# WHAT THIS TASK INVOLVES:
Copy the listing below word for word, leaving out the pictures.

# PROVIDED INFORMATION:

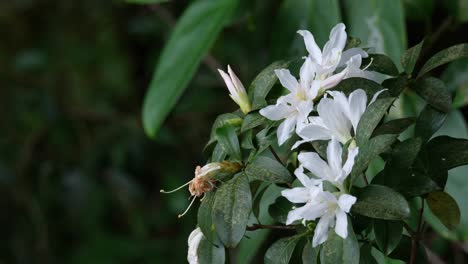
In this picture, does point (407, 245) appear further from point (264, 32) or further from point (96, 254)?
point (96, 254)

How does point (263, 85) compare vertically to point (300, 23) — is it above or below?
above

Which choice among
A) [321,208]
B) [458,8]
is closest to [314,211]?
[321,208]

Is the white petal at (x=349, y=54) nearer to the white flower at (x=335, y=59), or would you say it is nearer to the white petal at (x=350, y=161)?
the white flower at (x=335, y=59)

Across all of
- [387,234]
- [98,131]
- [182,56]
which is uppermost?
[387,234]

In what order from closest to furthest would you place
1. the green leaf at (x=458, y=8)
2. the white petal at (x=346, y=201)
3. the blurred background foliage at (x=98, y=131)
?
1. the white petal at (x=346, y=201)
2. the green leaf at (x=458, y=8)
3. the blurred background foliage at (x=98, y=131)

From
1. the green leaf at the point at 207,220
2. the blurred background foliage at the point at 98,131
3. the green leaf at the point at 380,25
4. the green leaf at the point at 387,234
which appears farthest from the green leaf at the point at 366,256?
the blurred background foliage at the point at 98,131

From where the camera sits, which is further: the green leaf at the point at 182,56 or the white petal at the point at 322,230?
the green leaf at the point at 182,56

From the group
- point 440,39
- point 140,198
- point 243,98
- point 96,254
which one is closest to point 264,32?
point 440,39

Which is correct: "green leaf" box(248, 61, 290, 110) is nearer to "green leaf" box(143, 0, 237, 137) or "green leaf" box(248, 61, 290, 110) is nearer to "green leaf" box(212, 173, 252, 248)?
"green leaf" box(212, 173, 252, 248)

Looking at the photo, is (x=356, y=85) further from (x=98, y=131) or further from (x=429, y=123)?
(x=98, y=131)
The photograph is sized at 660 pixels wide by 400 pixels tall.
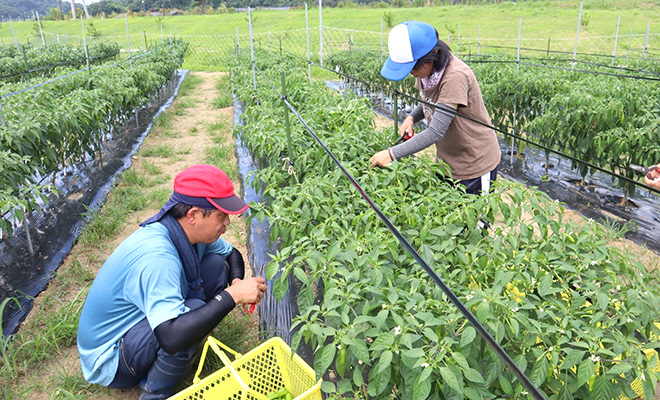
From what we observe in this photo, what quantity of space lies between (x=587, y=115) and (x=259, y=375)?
3914 mm

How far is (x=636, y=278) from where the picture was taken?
148 centimetres

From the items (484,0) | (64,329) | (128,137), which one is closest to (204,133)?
(128,137)

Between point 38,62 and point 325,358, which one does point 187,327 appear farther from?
point 38,62

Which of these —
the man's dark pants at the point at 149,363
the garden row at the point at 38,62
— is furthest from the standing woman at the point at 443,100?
the garden row at the point at 38,62

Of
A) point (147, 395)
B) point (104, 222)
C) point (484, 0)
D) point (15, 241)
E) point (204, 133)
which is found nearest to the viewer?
point (147, 395)

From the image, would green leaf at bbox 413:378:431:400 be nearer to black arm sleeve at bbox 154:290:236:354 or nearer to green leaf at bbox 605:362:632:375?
green leaf at bbox 605:362:632:375

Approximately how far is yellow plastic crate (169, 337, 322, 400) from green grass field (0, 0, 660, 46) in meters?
23.1

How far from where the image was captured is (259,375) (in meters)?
1.93

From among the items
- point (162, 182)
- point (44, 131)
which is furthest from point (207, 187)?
point (162, 182)

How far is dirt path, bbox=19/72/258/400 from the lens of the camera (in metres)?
2.29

# WRITTEN RESPONSE:
In this picture, does point (407, 245) appear further from point (264, 32) or further from point (96, 254)?
point (96, 254)

How does point (263, 85) compare vertically to point (300, 23) — is it above or below?
above

Which choice among
A) [321,208]
B) [458,8]
is closest to [314,211]?
[321,208]

Is the white petal at (x=349, y=54) nearer to the white flower at (x=335, y=59), or would you say it is nearer to the white petal at (x=350, y=161)?
the white flower at (x=335, y=59)

Across all of
- [387,234]
- [98,131]
- [182,56]
which is uppermost?
[387,234]

In what order from closest to furthest would you place
1. the green leaf at (x=458, y=8)
2. the white petal at (x=346, y=201)
3. the blurred background foliage at (x=98, y=131)
?
1. the white petal at (x=346, y=201)
2. the green leaf at (x=458, y=8)
3. the blurred background foliage at (x=98, y=131)

From
1. the green leaf at the point at 207,220
2. the blurred background foliage at the point at 98,131
3. the green leaf at the point at 380,25
4. the green leaf at the point at 387,234
which appears farthest from the green leaf at the point at 366,256?
the blurred background foliage at the point at 98,131

From where the camera sits, which is further: the green leaf at the point at 182,56 or the white petal at the point at 322,230?
the green leaf at the point at 182,56

From the group
- point 440,39
- point 140,198
- point 243,98
- point 96,254
which one is closest to point 264,32?
point 440,39

Which is correct: "green leaf" box(248, 61, 290, 110) is nearer to "green leaf" box(143, 0, 237, 137) or "green leaf" box(248, 61, 290, 110) is nearer to "green leaf" box(212, 173, 252, 248)?
"green leaf" box(212, 173, 252, 248)

Looking at the photo, is (x=356, y=85) further from (x=98, y=131) or further from (x=429, y=123)?
(x=98, y=131)
The photograph is sized at 660 pixels wide by 400 pixels tall.
From what we observe in this photo, what quantity of space lies between (x=587, y=115) and (x=259, y=375)?
3914 mm

How far is (x=636, y=278) from where the picture was taken?
148 centimetres

From the items (484,0) | (64,329) | (128,137), which one is closest to (204,133)?
(128,137)

Between point 38,62 and point 325,358, which one does point 187,327 appear farther from?
point 38,62

Which of these —
the man's dark pants at the point at 149,363
the garden row at the point at 38,62
— is furthest from the standing woman at the point at 443,100?
the garden row at the point at 38,62

Of
A) point (147, 395)
B) point (104, 222)
C) point (484, 0)
D) point (15, 241)
E) point (204, 133)
which is found nearest to the viewer?
point (147, 395)

From the image, would green leaf at bbox 413:378:431:400 be nearer to black arm sleeve at bbox 154:290:236:354 or nearer to green leaf at bbox 605:362:632:375?
green leaf at bbox 605:362:632:375

Approximately how far is yellow plastic crate (169, 337, 322, 400) from green grass field (0, 0, 660, 46) in meters?
23.1

How far from where the image was captured is (259,375) (in meters)?
1.93

From among the items
- point (162, 182)
- point (44, 131)
which is furthest from point (207, 187)?
point (162, 182)

How far is dirt path, bbox=19/72/258/400 from the lens of the camera (in metres)?
2.29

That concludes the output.